EXERCISE DIRECTIONS: With the pictures left aside, write out the entries that follow exactly.

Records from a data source

########################################

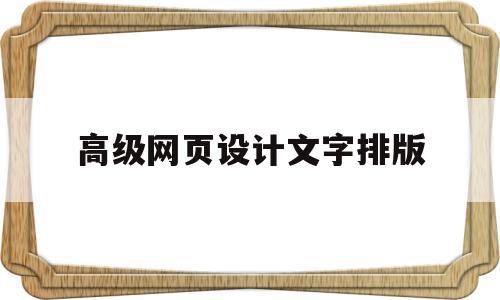 高级网页设计文字排版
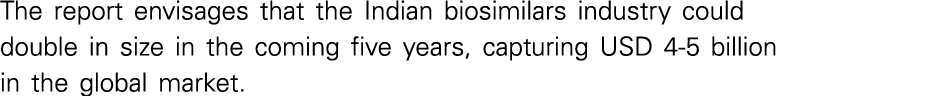 The report envisages that the Indian biosimilars industry could double in size in the coming five years, capturing USD 4-5 billion in the global market.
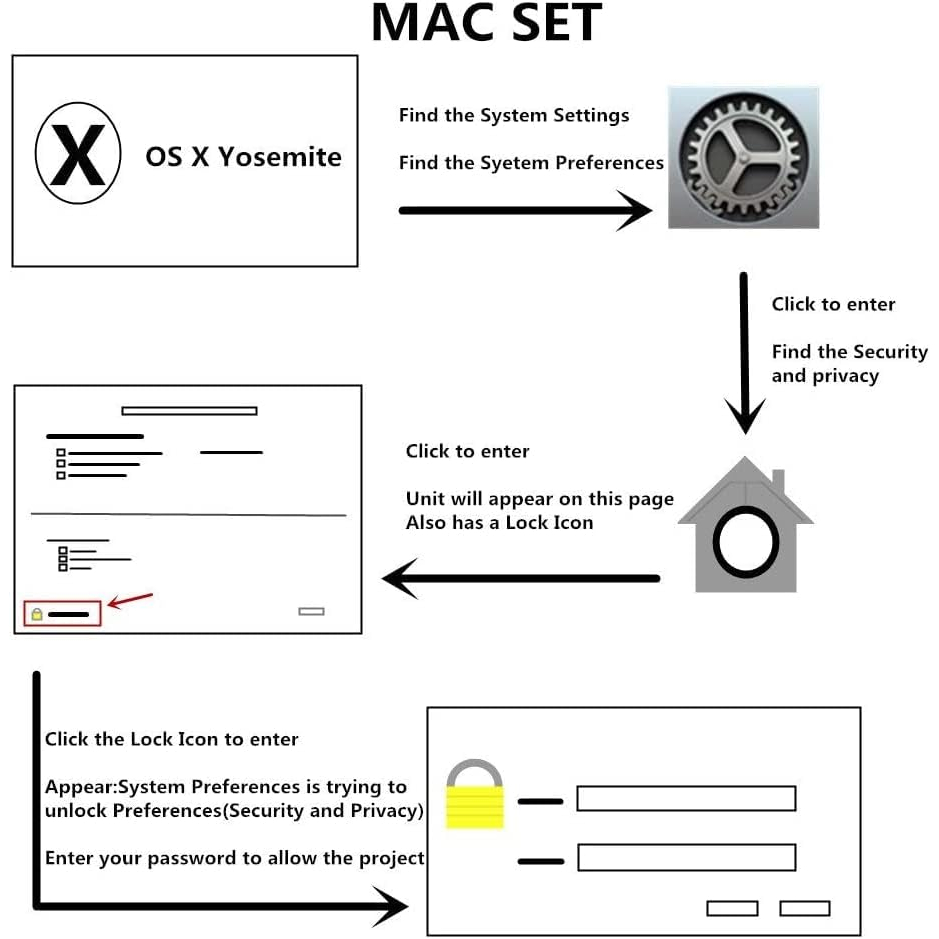 MAC SET

X

OS X Yosemite

Find the System Settings

Find the Syetem Preferences

Click to enter

Find the Security and privacy

Click to enter

Unit will appear on this page
Also has a Lock Icon

Click the Lock Icon to enter

Appear:System Preferences is trying to unlock Preferences(Security and Privacy)

Enter your password to allow the project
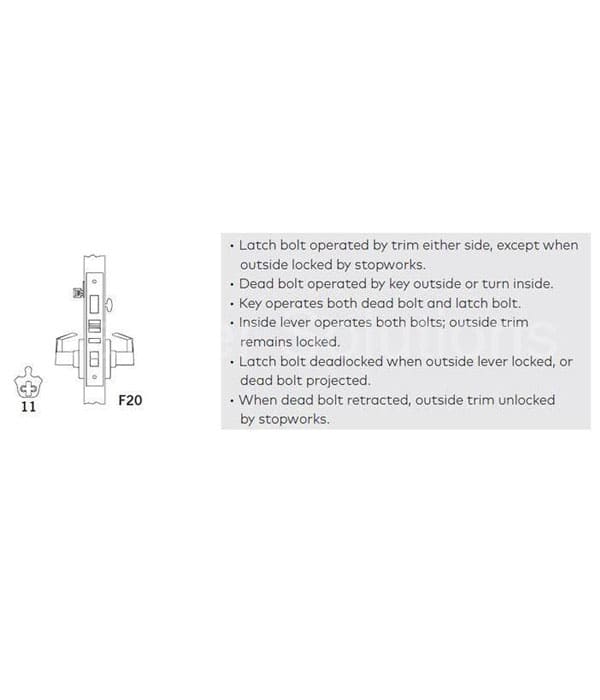 11

F20

• Latch bolt operated by trim either side, except when outside locked by stopworks.
• Dead bolt operated by key outside or turn inside.
• Key operates both dead bolt and latch bolt.
• Inside lever operates both bolts; outside trim remains locked.
• Latch bolt deadlocked when outside lever locked, or dead bolt projected.
• When dead bolt retracted, outside trim unlocked by stopworks.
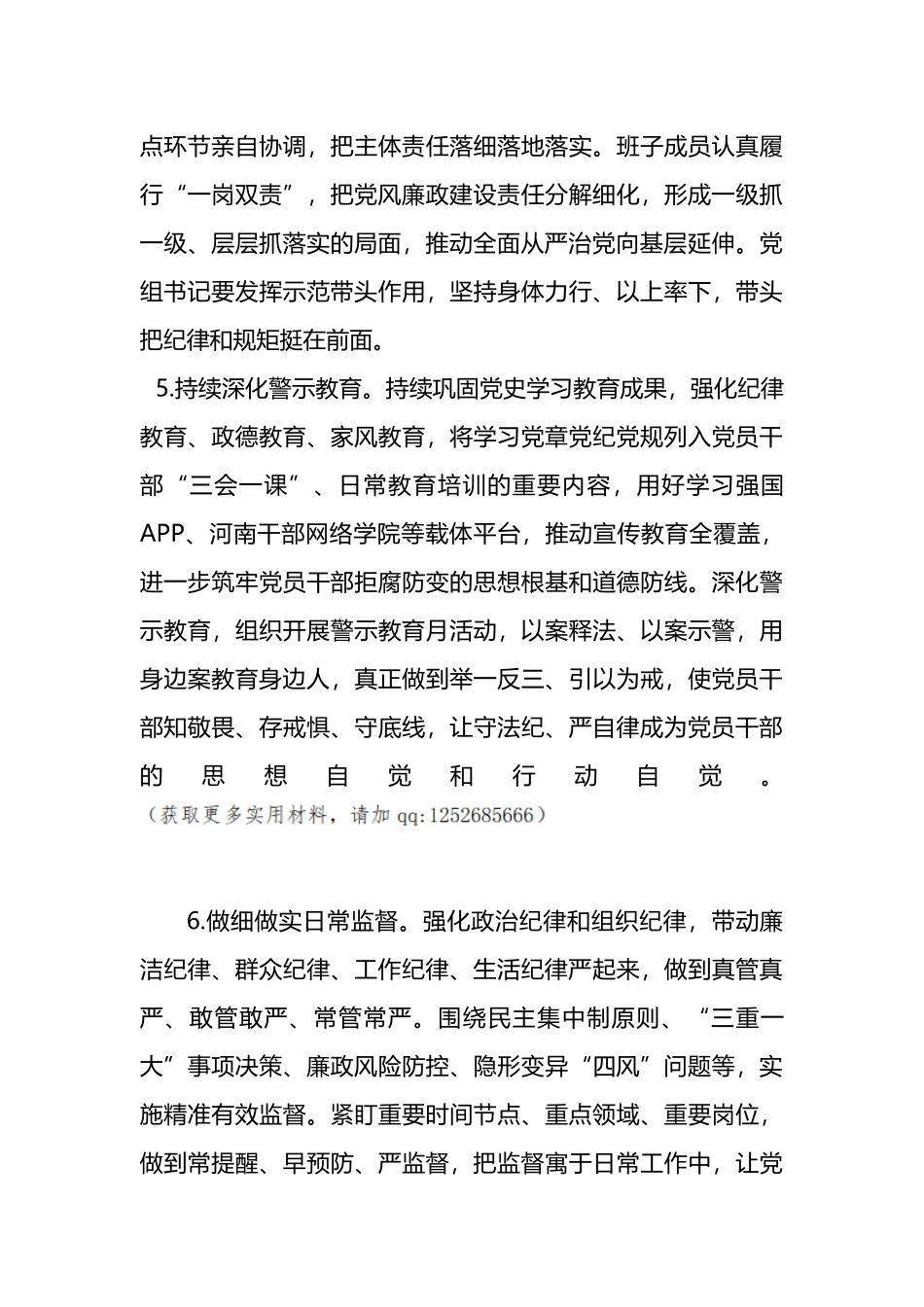 点环节亲自协调，把主体责任落细落地落实。班子成员认真履行“一岗双责”，把党风廉政建设责任分解细化，形成一级抓一级、层层抓落实的局面，推动全面从严治党向基层延伸。党组书记要发挥示范带头作用，坚持身体力行、以上率下，带头把纪律和规矩挺在前面。

5.持续深化警示教育。持续巩固党史学习教育成果，强化纪律教育、政德教育、家风教育，将学习党章党纪党规列入党员干部“三会一课”、日常教育培训的重要内容，用好学习强国APP、河南干部网络学院等载体平台，推动宣传教育全覆盖，进一步筑牢党员干部拒腐防变的思想根基和道德防线。深化警示教育，组织开展警示教育月活动，以案释法、以案示警，用身边案教育身边人，真正做到举一反三、引以为戒，使党员干部知敬畏、存戒惧、守底线，让守法纪、严自律成为党员干部的思想自觉和行动自觉。
（获取更多实用材料，请加 qq:1252685666）

6.做细做实日常监督。强化政治纪律和组织纪律，带动廉洁纪律、群众纪律、工作纪律、生活纪律严起来，做到真管真严、敢管敢严、常管常严。围绕民主集中制原则、“三重一大”事项决策、廉政风险防控、隐形变异“四风”问题等，实施精准有效监督。紧盯重要时间节点、重点领域、重要岗位，做到常提醒、早预防、严监督，把监督寓于日常工作中，让党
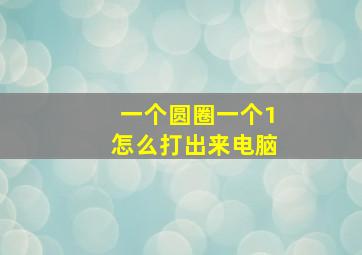 一个圆圈一个1
怎么打出来电脑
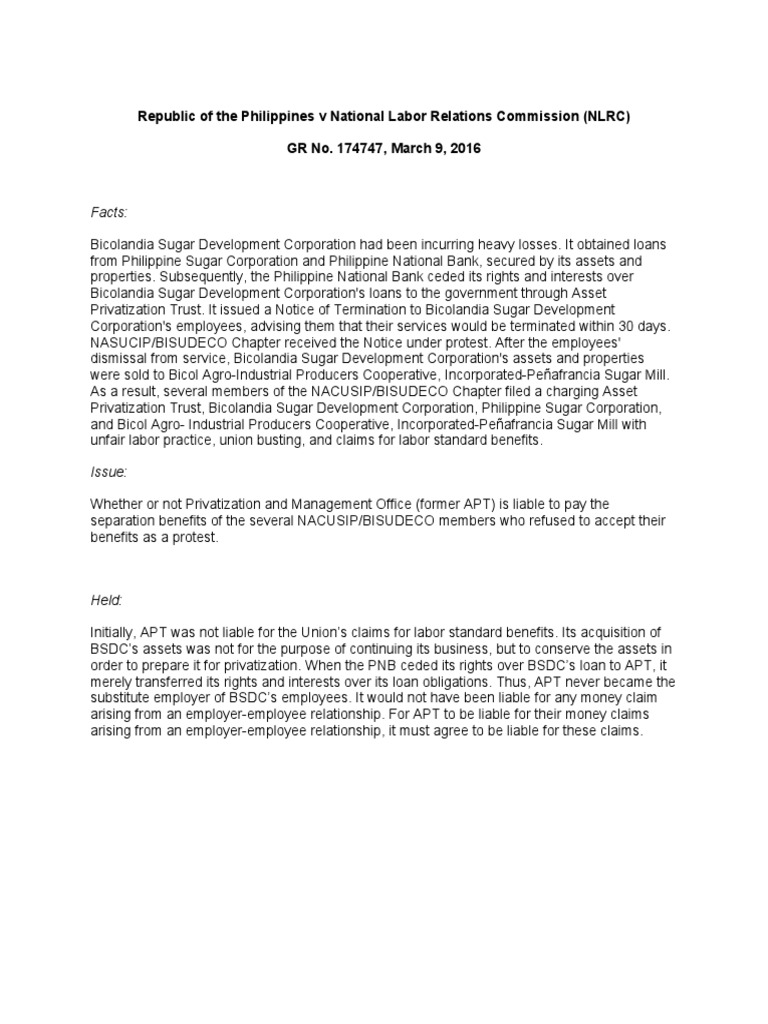 Republic of the Philippines v National Labor Relations Commission (NLRC)

GR No. 174747, March 9, 2016

Facts:

Bicolandia Sugar Development Corporation had been incurring heavy losses. It obtained loans from Philippine Sugar Corporation and Philippine National Bank, secured by its assets and properties. Subsequently, the Philippine National Bank ceded its rights and interests over Bicolandia Sugar Development Corporation's loans to the government through Asset Privatization Trust. It issued a Notice of Termination to Bicolandia Sugar Development Corporation's employees, advising them that their services would be terminated within 30 days. NASUCIP/BISUDECO Chapter received the Notice under protest. After the employees' dismissal from service, Bicolandia Sugar Development Corporation's assets and properties were sold to Bicol Agro-Industrial Producers Cooperative, Incorporated-Peñafrancia Sugar Mill. As a result, several members of the NACUSIP/BISUDECO Chapter filed a charging Asset Privatization Trust, Bicolandia Sugar Development Corporation, Philippine Sugar Corporation, and Bicol Agro- Industrial Producers Cooperative, Incorporated-Peñafrancia Sugar Mill with unfair labor practice, union busting, and claims for labor standard benefits.

Issue:

Whether or not Privatization and Management Office (former APT) is liable to pay the separation benefits of the several NACUSIP/BISUDECO members who refused to accept their benefits as a protest.

Held:

Initially, APT was not liable for the Union's claims for labor standard benefits. Its acquisition of BSDC's assets was not for the purpose of continuing its business, but to conserve the assets in order to prepare it for privatization. When the PNB ceded its rights over BSDC's loan to APT, it merely transferred its rights and interests over its loan obligations. Thus, APT never became the substitute employer of BSDC's employees. It would not have been liable for any money claim arising from an employer-employee relationship. For APT to be liable for their money claims arising from an employer-employee relationship, it must agree to be liable for these claims.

########################################

WORKED SOLUTION:
 高级网页设计文字排版
 The report envisages that the Indian biosimilars industry could double in size in the coming five years, capturing USD 4-5 billion in the global market.
 MAC SET

X

OS X Yosemite

Find the System Settings

Find the Syetem Preferences

Click to enter

Find the Security and privacy

Click to enter

Unit will appear on this page
Also has a Lock Icon

Click the Lock Icon to enter

Appear:System Preferences is trying to unlock Preferences(Security and Privacy)

Enter your password to allow the project
 11

F20

• Latch bolt operated by trim either side, except when outside locked by stopworks.
• Dead bolt operated by key outside or turn inside.
• Key operates both dead bolt and latch bolt.
• Inside lever operates both bolts; outside trim remains locked.
• Latch bolt deadlocked when outside lever locked, or dead bolt projected.
• When dead bolt retracted, outside trim unlocked by stopworks.
 点环节亲自协调，把主体责任落细落地落实。班子成员认真履行“一岗双责”，把党风廉政建设责任分解细化，形成一级抓一级、层层抓落实的局面，推动全面从严治党向基层延伸。党组书记要发挥示范带头作用，坚持身体力行、以上率下，带头把纪律和规矩挺在前面。

5.持续深化警示教育。持续巩固党史学习教育成果，强化纪律教育、政德教育、家风教育，将学习党章党纪党规列入党员干部“三会一课”、日常教育培训的重要内容，用好学习强国APP、河南干部网络学院等载体平台，推动宣传教育全覆盖，进一步筑牢党员干部拒腐防变的思想根基和道德防线。深化警示教育，组织开展警示教育月活动，以案释法、以案示警，用身边案教育身边人，真正做到举一反三、引以为戒，使党员干部知敬畏、存戒惧、守底线，让守法纪、严自律成为党员干部的思想自觉和行动自觉。
（获取更多实用材料，请加 qq:1252685666）

6.做细做实日常监督。强化政治纪律和组织纪律，带动廉洁纪律、群众纪律、工作纪律、生活纪律严起来，做到真管真严、敢管敢严、常管常严。围绕民主集中制原则、“三重一大”事项决策、廉政风险防控、隐形变异“四风”问题等，实施精准有效监督。紧盯重要时间节点、重点领域、重要岗位，做到常提醒、早预防、严监督，把监督寓于日常工作中，让党
 一个圆圈一个1
怎么打出来电脑
 Republic of the Philippines v National Labor Relations Commission (NLRC)

GR No. 174747, March 9, 2016

Facts:

Bicolandia Sugar Development Corporation had been incurring heavy losses. It obtained loans from Philippine Sugar Corporation and Philippine National Bank, secured by its assets and properties. Subsequently, the Philippine National Bank ceded its rights and interests over Bicolandia Sugar Development Corporation's loans to the government through Asset Privatization Trust. It issued a Notice of Termination to Bicolandia Sugar Development Corporation's employees, advising them that their services would be terminated within 30 days. NASUCIP/BISUDECO Chapter received the Notice under protest. After the employees' dismissal from service, Bicolandia Sugar Development Corporation's assets and properties were sold to Bicol Agro-Industrial Producers Cooperative, Incorporated-Peñafrancia Sugar Mill. As a result, several members of the NACUSIP/BISUDECO Chapter filed a charging Asset Privatization Trust, Bicolandia Sugar Development Corporation, Philippine Sugar Corporation, and Bicol Agro- Industrial Producers Cooperative, Incorporated-Peñafrancia Sugar Mill with unfair labor practice, union busting, and claims for labor standard benefits.

Issue:

Whether or not Privatization and Management Office (former APT) is liable to pay the separation benefits of the several NACUSIP/BISUDECO members who refused to accept their benefits as a protest.

Held:

Initially, APT was not liable for the Union's claims for labor standard benefits. Its acquisition of BSDC's assets was not for the purpose of continuing its business, but to conserve the assets in order to prepare it for privatization. When the PNB ceded its rights over BSDC's loan to APT, it merely transferred its rights and interests over its loan obligations. Thus, APT never became the substitute employer of BSDC's employees. It would not have been liable for any money claim arising from an employer-employee relationship. For APT to be liable for their money claims arising from an employer-employee relationship, it must agree to be liable for these claims.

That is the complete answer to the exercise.